• Alıntı metin:

>>>>>

Çocukluğunuzda
kendinize ait bir kitabınız oldu mu? Evet mi? O halde şanslı
gruptansınız. Benim hiç olmadı. Büyüdüğüm
kasabada çocukların kendilerine ait kitapları olmazdı. Bunu
kimsenin dert ettiğini de hatırlamıyorum. Dördüncü
sınıftayken oluşturulan sınıf kitaplığımız yeterli hatta
fazlaydı bile. Bir kitap okurken gören annemin; “Kalk boş
oturup durma, iki mekik ör!” ya da babamın; “Bırak onu git
inekleri sula!” tepkileri karşısında, okumanın iyi mi kötü
mü,gerekli mi gereksiz mi olduğu düşünceleri
arasında kaldığımı hatırlıyorum.
En keyifli okumalarım ders
kitaplarındaki okuma parçaları olarak kaldı çocuk
aklımda. Ve her okunan parça bitiminde “Pekiii söyleyin
bakalım bu parçanın ana fikri nedir?” diye çınlayan
öğretmen sesi. Okuduğum her şeyde mutlak öğrenilecek,
bir ana fikir olması gerektiği düşüncesini yıllarca
taşıdım. Büyükleri bilmem ama çocuklar için
yazılanlar öğretici-ders verici olmalıydı. Yetişkinlerin en
büyük idealinin ; çocukların boş beyinlerini
topluma yararlı bilgilerle doldurmak olduğu konulu söylemlerle
büyüdük. Ancak ne okuduklarımda ne dinlediklerimde,
buyurgan çok bilenlerin çocuklara karşı davranışları
eleştirilmezdi hiç. Onlar ne yaparsa çocuğun iyiliği
içindi.
Geçmişten
bu güne bakıldığında çocuk edebiyatındaki izleğin
ne kadar değiştiğini ortaya koyan bir kitap var elimde:
Gergedanlar Krep Yemez.
Pearson
yayınlarından basılan kitabın yazarı Anna Kemp. Çizer
Sara Ogilvie sanki çizgi film karakterlerini alıp
konduruvermiş kitabın kapağına. Gülbin Baltacıoğlu’na
ait çeviri oldukça iyi ama orjinalinde kahramanın
Daisy
olan adının Begüm’e
dönüştürülmesini yadsıdığımı belirtmek
istiyorum. Birçok yayınevinin uyguladığı bu değişimi;
çocukların anlamayacağını, büyüklerin
okuyamayacağını düşündüklerinden mi yapıyorlar,bir
anlam veremiyorum doğrusu.
Hikaye;
Begüm’ün her sabah olduğu gibi mutfakta kahvaltı
yaparken, mor bir gergedanın gelip krep yemesiyle başlıyor.
Begüm’ün anne ve babasına durumu anlatma çabası
her defasında boşa çıkıyor. İşten yorgun gelen anne ve
babası onu dinlemeyip geçiştirirlerken, gergedanla iyi
arkadaş olan Begüm yalnızlıktan, can sıkıntısından
kurtuluyor. Bu durum kreplerin hepsi kayboluncaya dek sürüyor.

<<<<<

• Verilen alıştırma: Alıntı metne göre Gergedanlar Krep Yemez kitabının çevirisinde Begüm adıyla geçen kahramanın orijinaldeki adı nedir?

• Mevcut veriler:
>>>>>

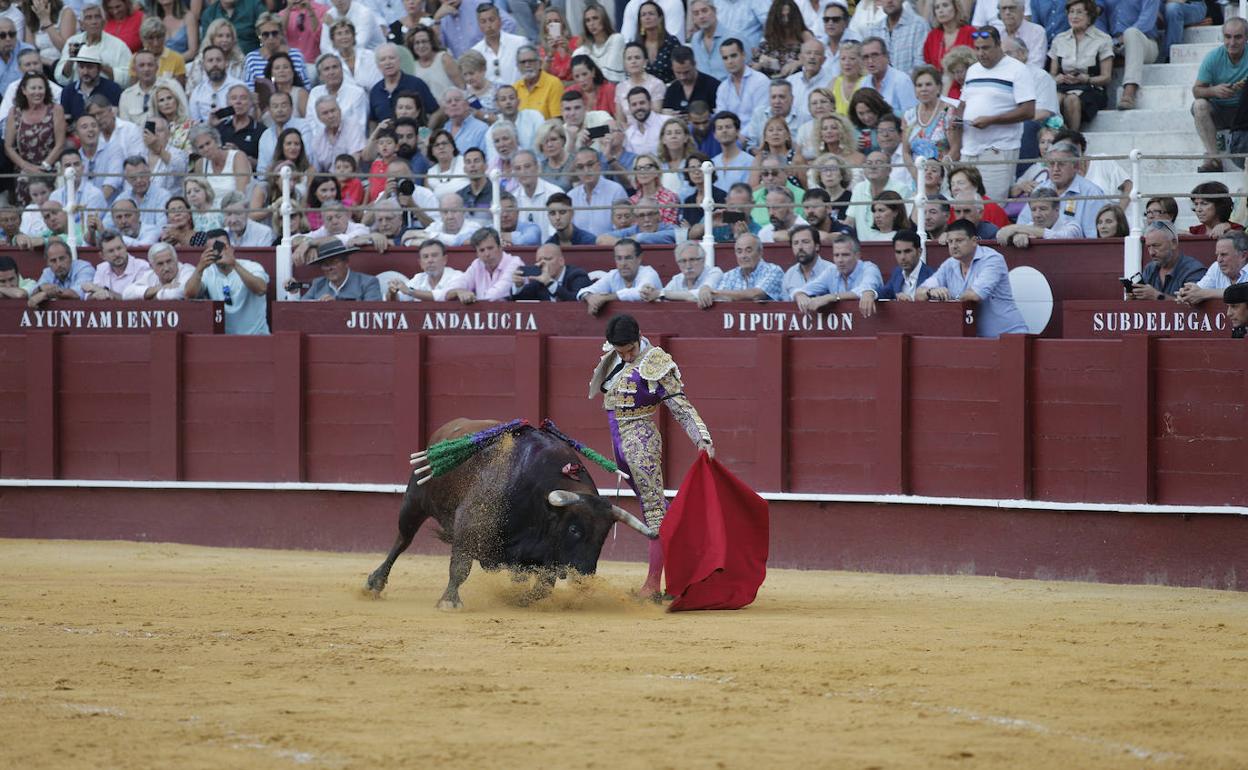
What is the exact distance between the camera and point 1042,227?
10953 mm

<<<<<

• Alıştırma sonucu: Daisy.